Ellen Louise Maggs (born 16 February 1983) is an English former international footballer. As well as the England women's national football team, Maggs played FA Women's Premier League football for clubs including Birmingham City, Watford and Arsenal. Often described as diminutive, Maggs operated as a quick, skilful and creative forward.

Club career
Maggs joined Arsenal Ladies as a nine-year-old, after being spotted at an after school football course. On seeing Maggs for the first time, Arsenal manager Vic Akers informed her father that she would one day play for England. Having grown up in nearby Islington, Maggs was already an Arsenal supporter. Aged 17, she came on as a substitute in Arsenal's 4–1 FA Women's Premier League Cup final win over Croydon in April 2000.

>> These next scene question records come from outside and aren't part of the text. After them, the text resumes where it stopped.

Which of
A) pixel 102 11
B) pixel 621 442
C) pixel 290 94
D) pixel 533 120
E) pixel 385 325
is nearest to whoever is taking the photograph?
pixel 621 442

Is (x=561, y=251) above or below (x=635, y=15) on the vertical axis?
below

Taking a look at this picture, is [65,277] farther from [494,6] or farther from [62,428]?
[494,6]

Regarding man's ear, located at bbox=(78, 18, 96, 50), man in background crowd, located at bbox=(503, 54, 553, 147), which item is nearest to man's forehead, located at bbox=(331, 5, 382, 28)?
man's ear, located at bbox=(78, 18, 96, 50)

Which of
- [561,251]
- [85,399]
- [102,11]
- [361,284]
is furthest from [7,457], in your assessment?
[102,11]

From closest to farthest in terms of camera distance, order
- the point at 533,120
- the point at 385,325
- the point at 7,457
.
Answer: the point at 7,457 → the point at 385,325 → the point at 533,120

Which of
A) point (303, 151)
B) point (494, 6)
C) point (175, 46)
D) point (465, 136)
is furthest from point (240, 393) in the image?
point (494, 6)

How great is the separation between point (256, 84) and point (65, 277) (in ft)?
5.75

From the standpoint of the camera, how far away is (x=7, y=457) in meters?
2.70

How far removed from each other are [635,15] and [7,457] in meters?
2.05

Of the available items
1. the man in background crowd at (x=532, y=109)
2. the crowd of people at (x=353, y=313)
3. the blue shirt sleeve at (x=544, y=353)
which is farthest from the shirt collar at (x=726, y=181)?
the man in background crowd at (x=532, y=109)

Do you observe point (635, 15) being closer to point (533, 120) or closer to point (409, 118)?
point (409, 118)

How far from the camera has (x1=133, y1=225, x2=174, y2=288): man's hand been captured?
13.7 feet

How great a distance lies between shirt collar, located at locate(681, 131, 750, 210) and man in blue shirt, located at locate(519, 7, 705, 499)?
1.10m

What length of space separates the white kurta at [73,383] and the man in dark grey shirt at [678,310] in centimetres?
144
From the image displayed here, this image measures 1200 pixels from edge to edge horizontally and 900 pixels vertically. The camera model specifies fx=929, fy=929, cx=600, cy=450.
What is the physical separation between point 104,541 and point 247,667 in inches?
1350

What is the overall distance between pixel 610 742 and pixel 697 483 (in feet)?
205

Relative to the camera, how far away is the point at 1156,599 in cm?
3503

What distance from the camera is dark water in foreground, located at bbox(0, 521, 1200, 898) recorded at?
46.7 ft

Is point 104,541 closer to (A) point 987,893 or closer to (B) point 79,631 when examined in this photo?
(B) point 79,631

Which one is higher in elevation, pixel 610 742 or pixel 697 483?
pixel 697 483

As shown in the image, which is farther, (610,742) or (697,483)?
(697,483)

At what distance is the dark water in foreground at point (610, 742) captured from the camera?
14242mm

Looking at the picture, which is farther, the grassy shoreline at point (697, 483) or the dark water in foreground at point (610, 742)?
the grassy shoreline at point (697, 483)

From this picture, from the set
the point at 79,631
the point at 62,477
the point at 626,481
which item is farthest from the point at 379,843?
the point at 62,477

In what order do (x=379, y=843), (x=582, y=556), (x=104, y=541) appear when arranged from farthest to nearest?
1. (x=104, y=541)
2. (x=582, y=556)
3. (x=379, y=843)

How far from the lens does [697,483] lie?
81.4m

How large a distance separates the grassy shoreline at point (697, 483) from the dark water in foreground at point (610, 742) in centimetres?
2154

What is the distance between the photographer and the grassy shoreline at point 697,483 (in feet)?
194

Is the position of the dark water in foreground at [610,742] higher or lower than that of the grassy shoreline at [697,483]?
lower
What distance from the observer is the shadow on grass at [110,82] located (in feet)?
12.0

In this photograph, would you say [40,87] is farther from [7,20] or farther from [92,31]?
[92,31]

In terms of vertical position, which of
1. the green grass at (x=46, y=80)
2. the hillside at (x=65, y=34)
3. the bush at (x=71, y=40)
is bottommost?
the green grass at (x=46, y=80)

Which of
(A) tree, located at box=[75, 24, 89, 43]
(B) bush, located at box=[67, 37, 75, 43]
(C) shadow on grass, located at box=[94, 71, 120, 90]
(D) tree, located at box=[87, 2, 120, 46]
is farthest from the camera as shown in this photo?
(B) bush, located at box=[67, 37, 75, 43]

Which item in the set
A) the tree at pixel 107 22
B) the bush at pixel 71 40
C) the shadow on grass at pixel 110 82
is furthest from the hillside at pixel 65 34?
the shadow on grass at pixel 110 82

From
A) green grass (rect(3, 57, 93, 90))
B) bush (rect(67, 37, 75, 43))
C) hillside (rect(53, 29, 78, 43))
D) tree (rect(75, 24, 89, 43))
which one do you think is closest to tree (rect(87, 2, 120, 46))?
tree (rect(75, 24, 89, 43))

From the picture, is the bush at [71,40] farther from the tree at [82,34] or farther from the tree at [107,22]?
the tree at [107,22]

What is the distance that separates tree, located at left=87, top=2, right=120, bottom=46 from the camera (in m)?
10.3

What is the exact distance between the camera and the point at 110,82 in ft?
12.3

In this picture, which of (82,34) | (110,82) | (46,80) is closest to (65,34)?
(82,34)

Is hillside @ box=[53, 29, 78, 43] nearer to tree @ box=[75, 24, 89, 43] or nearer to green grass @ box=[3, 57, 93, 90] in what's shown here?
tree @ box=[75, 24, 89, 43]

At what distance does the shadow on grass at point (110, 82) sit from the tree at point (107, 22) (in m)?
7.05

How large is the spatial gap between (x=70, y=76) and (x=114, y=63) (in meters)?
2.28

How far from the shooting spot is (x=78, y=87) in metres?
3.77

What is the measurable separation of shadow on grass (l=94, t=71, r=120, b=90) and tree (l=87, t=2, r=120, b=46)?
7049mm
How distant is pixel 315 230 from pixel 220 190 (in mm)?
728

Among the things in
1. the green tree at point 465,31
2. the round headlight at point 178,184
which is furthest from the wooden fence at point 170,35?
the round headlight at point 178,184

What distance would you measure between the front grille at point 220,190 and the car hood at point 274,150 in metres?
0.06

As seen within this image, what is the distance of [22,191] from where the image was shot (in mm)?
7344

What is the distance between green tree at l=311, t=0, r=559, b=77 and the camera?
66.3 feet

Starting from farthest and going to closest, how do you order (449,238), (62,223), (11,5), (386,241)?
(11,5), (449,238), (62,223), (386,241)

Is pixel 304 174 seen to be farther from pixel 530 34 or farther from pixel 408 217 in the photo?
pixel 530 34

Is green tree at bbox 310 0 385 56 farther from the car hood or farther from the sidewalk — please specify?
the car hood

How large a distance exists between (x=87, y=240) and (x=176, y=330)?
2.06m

When Marieanne Spacey left Arsenal for Fulham in 2002, Maggs was elevated into regular first team contention. Two goals against Fulham in the televised FA Women's Community Shield underscored Maggs' potential, but minor injuries disrupted her 2002–03 campaign. After a further season at Arsenal, in which Maggs scored the League–clinching goal, Marcus Bignot signed her for his ambitious Birmingham City team in August 2004.

Maggs joined American W-League club New York Magic in June 2006, along with Birmingham teammate Laura Bassett.

In September 2006 Maggs signed for FA Women's Premier League Southern Division club Watford, managed by her former Arsenal teammate Sian Williams. She was paired in attack with Helen Lander, who later stated:  

In 2008–09 Maggs turned out for Welwyn Garden City and Haringey Borough.

International career
Maggs represented England at the 2002 FIFA U-19 Women's World Championship in Canada. A FIFA.com article said of Maggs: 

She was called into the senior England squad for the first time in November 2002, when Arsenal teammate Kirsty Pealling pulled out of the World Cup qualifying play–off second leg against France.

On 19 May 2003 Maggs made her senior debut, as a 66th-minute substitute for Amanda Barr in a 4–0 defeat to Canada during a tour of North America. A second appearance came in October 2003, during a 2–2 draw in Russia.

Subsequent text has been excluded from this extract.